▸ **Consignes**:
(a) Dans la source, relevez les titres des trois romans qui composent la trilogie À la croisée des mondes.
(b) Transcrivez le passage de la source qui s'ouvre sur les mots « Le Chuchoteur, Donato » et s'achève sur « merveilleusement bien ficelé. ».

Le Chuchoteur, Donato Carrisi, 2009

Un page-turner diabolique : voilà comment décrire Le Chuchoteur, premier roman d’une série de polars mettant en avant l’enquêtrice Mila Vasquez. Donato Carrisi parvient à amener le lecteur n’importe où, y compris dans les méandres d’une histoire complètement tirée par les cheveux. On y croit, on y croit jusqu’au bout, suivant un groupe de flics débordés par une enquête improbable : cinq petites filles disparues, cinq fosses creusées, cinq membres à l’intérieur… Et cinq assassins différents. « Je viens de l’obscurité. Et de temps en temps, je dois retourner à l’obscurité. » Il me tarde de découvrir la suite, qui s’annonce aussi noire que ce Chuchoteur merveilleusement bien ficelé.

Trilogie À la croisée des mondes, Philip Pullman, 1995-2000

Quelle relecture fabuleuse ! Romans jeunesse, Les Royaumes du Nord, La Tour des anges et Le Miroir d’ambre se lisent à l’âge adulte avec une toute autre attention. Dans ce monde de daemons, de sorcières et d’ours en armure, la jeune Lyra part à l’aventure, d’abord pour sauver son meilleur ami, puis pour sauver son monde, et enfin… l’univers tout entier. Philipp Pullman fustige l’obscurantisme avant de s’attaquer frontalement à l’Église et à la religion toute entière. « Depuis toujours, la sagesse a été obligée d’œuvrer en secret, de s’exprimer à voix basse, de se déplacer comme une espionne dans les endroits les plus humbles, alors que ses ennemis occupaient les palais et les tours. » Sans jamais prendre les enfants pour des imbéciles, Pullman met en garde contre l’asservissement et prône la science, la sagesse et le libre-arbitre. Une trilogie sans fausse note.

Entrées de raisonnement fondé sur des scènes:
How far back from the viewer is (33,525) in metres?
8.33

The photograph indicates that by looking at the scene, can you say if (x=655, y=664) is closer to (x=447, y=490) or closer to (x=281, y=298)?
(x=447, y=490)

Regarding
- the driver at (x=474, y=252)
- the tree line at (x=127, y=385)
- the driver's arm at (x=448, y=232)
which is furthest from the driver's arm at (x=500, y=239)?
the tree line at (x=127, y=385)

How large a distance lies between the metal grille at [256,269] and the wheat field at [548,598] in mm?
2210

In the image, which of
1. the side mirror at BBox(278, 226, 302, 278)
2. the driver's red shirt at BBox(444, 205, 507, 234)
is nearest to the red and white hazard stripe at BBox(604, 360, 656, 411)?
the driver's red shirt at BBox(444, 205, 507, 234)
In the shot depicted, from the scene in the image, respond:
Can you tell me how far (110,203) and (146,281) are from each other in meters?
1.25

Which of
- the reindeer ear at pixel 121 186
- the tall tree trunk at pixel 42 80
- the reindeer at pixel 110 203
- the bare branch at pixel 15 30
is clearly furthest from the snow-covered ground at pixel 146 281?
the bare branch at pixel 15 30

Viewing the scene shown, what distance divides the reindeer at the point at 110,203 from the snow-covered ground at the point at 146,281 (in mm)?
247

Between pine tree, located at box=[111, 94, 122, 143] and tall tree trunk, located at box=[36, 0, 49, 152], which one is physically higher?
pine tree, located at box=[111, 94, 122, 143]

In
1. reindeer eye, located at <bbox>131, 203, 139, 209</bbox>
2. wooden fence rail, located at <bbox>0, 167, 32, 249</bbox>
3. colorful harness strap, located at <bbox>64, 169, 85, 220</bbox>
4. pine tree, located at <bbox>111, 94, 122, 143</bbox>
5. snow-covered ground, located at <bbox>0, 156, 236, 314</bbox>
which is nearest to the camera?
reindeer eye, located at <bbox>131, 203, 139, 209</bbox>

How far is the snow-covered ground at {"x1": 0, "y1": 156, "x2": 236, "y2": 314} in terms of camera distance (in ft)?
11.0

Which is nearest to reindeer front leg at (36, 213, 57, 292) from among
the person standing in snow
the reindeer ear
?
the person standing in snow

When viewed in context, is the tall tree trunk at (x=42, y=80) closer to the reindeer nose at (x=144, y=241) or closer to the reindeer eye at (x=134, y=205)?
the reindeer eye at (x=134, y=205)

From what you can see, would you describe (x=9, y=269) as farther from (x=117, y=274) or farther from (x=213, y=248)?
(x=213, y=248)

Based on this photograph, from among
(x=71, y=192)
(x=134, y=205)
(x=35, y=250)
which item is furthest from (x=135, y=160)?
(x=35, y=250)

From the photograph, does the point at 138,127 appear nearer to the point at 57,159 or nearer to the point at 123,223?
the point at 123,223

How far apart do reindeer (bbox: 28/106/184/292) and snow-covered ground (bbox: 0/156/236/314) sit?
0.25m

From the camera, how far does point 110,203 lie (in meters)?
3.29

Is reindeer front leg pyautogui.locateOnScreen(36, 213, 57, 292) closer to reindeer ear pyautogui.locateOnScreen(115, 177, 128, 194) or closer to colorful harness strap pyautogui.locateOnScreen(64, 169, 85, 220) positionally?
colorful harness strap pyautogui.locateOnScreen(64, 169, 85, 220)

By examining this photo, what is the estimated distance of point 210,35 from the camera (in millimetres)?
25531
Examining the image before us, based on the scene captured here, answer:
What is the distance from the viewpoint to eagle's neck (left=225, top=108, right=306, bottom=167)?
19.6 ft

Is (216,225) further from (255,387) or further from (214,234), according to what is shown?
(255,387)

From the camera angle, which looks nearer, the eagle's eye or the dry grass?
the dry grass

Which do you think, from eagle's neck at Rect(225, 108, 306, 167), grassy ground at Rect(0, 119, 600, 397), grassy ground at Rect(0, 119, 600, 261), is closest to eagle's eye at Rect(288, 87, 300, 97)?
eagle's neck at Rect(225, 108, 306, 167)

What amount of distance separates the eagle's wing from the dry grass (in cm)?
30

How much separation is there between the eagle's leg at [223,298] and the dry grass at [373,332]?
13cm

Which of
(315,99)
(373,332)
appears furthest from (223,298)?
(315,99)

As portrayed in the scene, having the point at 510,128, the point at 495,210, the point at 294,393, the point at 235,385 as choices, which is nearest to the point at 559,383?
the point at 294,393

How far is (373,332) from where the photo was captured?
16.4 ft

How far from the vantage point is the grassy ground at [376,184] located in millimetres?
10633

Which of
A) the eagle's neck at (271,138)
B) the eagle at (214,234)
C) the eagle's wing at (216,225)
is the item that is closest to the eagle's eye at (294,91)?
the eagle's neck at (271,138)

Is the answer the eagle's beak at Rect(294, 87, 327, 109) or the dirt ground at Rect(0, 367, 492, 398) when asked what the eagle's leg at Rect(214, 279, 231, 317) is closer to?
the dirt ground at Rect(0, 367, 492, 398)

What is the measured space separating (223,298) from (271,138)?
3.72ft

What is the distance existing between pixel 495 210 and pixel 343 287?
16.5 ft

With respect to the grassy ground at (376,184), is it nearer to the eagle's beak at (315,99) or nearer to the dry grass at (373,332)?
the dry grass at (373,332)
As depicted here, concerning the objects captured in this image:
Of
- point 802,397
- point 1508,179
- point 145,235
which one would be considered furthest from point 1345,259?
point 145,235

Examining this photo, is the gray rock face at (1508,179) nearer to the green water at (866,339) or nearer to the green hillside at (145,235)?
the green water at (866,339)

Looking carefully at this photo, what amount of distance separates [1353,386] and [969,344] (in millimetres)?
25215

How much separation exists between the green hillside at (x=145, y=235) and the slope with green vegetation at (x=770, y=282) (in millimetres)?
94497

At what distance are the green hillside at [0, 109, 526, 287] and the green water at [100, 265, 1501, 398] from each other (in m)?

▸ **Corrigé**:
(a) Les Royaumes du Nord, La Tour des anges, Le Miroir d'ambre

(b)
Le Chuchoteur, Donato Carrisi, 2009

Un page-turner diabolique : voilà comment décrire Le Chuchoteur, premier roman d’une série de polars mettant en avant l’enquêtrice Mila Vasquez. Donato Carrisi parvient à amener le lecteur n’importe où, y compris dans les méandres d’une histoire complètement tirée par les cheveux. On y croit, on y croit jusqu’au bout, suivant un groupe de flics débordés par une enquête improbable : cinq petites filles disparues, cinq fosses creusées, cinq membres à l’intérieur… Et cinq assassins différents. « Je viens de l’obscurité. Et de temps en temps, je dois retourner à l’obscurité. » Il me tarde de découvrir la suite, qui s’annonce aussi noire que ce Chuchoteur merveilleusement bien ficelé.